On version 13, I have experienced a -ton- of problems with SQL Locks, Deadlocks, Timeouts. I’ve probably spent a few hundred hours working on these topics.
This is extremely difficult work. I will try to offer some advice, but it’s hard to explain without writing a lot more.
Problem #1 - Missing/Bad Indexes
ERPNext is not fully optimized for performance. Sometimes, SQL indexes are missing that should exist. Other times, the Python code is doing inefficient or incorrect logic.
When Locks/Deadlocks/Timeouts happen, try to capture the related SQL queries.
- Configure your MariaDB server to use its Slow Query Log.

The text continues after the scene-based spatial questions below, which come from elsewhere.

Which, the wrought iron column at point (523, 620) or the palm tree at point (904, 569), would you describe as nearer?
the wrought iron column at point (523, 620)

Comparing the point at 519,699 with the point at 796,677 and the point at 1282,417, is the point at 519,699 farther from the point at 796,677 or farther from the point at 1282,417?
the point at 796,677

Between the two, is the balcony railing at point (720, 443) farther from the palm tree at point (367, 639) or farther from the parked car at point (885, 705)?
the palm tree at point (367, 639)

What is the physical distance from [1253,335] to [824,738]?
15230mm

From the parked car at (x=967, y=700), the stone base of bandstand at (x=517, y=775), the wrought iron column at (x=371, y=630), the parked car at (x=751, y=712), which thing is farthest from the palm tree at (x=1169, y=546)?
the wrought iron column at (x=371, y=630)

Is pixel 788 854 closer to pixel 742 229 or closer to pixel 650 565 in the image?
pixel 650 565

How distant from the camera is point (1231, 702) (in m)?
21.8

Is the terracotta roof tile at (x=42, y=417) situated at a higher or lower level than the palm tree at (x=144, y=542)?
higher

- Try to see what’s happening in realtime, using SQL statements like
SHOW FULL PROCESSLIST;
If you can find the queries causing the problems, you can take action. Such as optimizing indexes, or improving the Python code. The SQL command
'EXPLAIN' can help you determine if a query needs index optimization.

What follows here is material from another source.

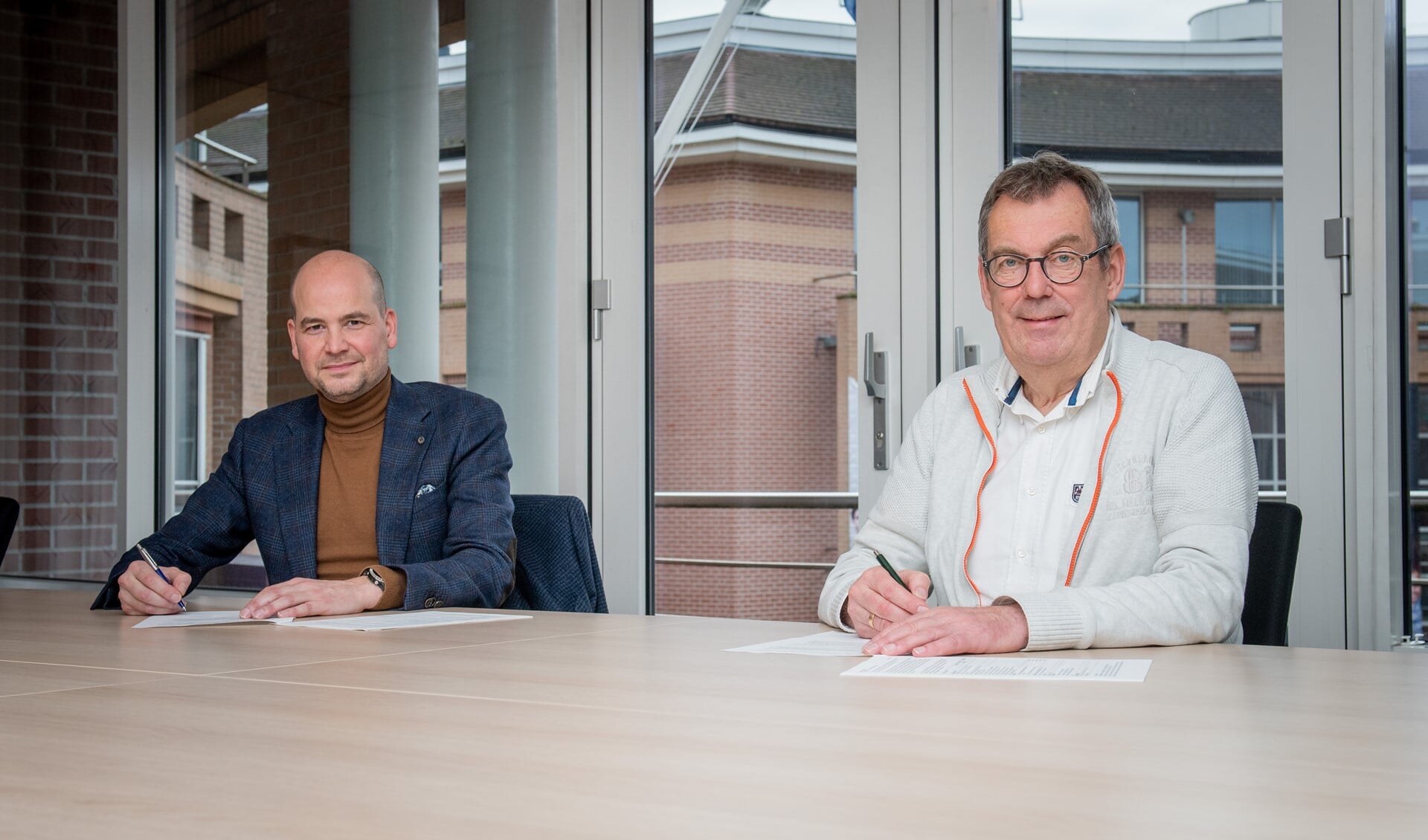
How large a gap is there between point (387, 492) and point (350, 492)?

Problem #2 - Concurrency can produce Deadlocks
Many ERPNext tasks involve a lot of SQL tables. For example, Submitting a 'Delivery Note or ‘Sales Invoice’ can interact with SQL tables (DocTypes) like:
- Sales Order and Sales Order Item
- Delivery Note and Delivery Note Item
- Sales Invoice and Sales Invoice Item
- Sales Taxes and Charges
- GL Entry
- Stock Ledger Entry (this table is especially challenging)
If you are Submitting these documents sequentially? Normally that is okay. But what happens if you try to post multiple documents concurrently? (for example, by using background Workers)
What can sometimes happen is a Deadlock. Two or more processes/threads trying to CRUD the same SQL records, at the same time. Neither can complete until the other releases locks. So they deadlock.
Solving this is extremely challenging. It took me a long while to gain control over this:
- In many cases I tried to improve the performance by editing Python, SQL, or improving indexes. The faster the process, the less time SQL objects are locked.
- If my task did not need a full rollback? Then I would
frappe.db.commit() where possible, to remove the locks earlier.
- I introduced my own “Safety Locking” mechanism:
By manually locking at the beginning, I force all other concurrent transactions to “wait” for locks to release. For example, Invoice #2 may have to wait a few seconds until Invoice #1 releases some locks.
Yes, this reduces concurrency (not ideal). But helps prevent deadlocks (really great). Ever since I introduced this concept into my code, Deadlocks are very, very rare in my environments.
Problem #3 - MariaDB doesn’t handle Locks gracefully
When MariaDB encounters long-running queries, or locks, the database tables can easily get “stuck” in 2 different states:
- “Creating sort index”
- “Sending data”
See screenshot below (from SQL command
'SHOW FULL PROCESSLIST')
Sometimes, MariaDB will remain “stuck” in these states literally forever. The queries will never time out. Even if you use SQL to “KILL” them, they will not disappear. Your database tables freeze. You cannot interact with them anymore. You must manually end the MariaDB process at the OS level.
It’s awful when this happens. I’ve spend a ton of time reading about these 2 states. So far, I’ve found no way of teaching MariaDB to gracefully end them. Nothing I’ve tried makes MariaDB unfreeze.
After dealing with this for 2+ years, my only plan is to get rid of MariaDB. And start using PostgreSQL instead. I’ve worked with other database software for over a decade (e.g. MS SQL). I’ve never had as many problems then, as I do today with MariaDB.
Problem #4 - ERPNext Design Decisions
Some of the ERPNext designs and architecture are adding to the problem. Things like:
- The way ‘Stock Ledger Entry’ and ‘GL Entry’ were designed.
- The number of hits that SQL table
tabSeries experiencing to issue new Naming Series values.
- Child and Parent table architecture.
- A few bugs in Frappe Framework around Document deletions.
- Certain stock and ledger code doing a lot of Looping.
- SQL queries executing without the User’s consent/intent (many Reports)
Finally, sometimes MariaDB also just chooses the wrong index, such as when users perform List Page filters.
There are no quick fixes to the above. To fully solve these problems, you’d have to fork your ERPNext, and begin maintaining your own version with your own custom solutions.
Hopefully some of this information was helpful. If nothing else, know this: You Are Not Alone. These problems are happening for other people too. The larger your database? The more transactions you try to process each day? The more-likely these problems will appear.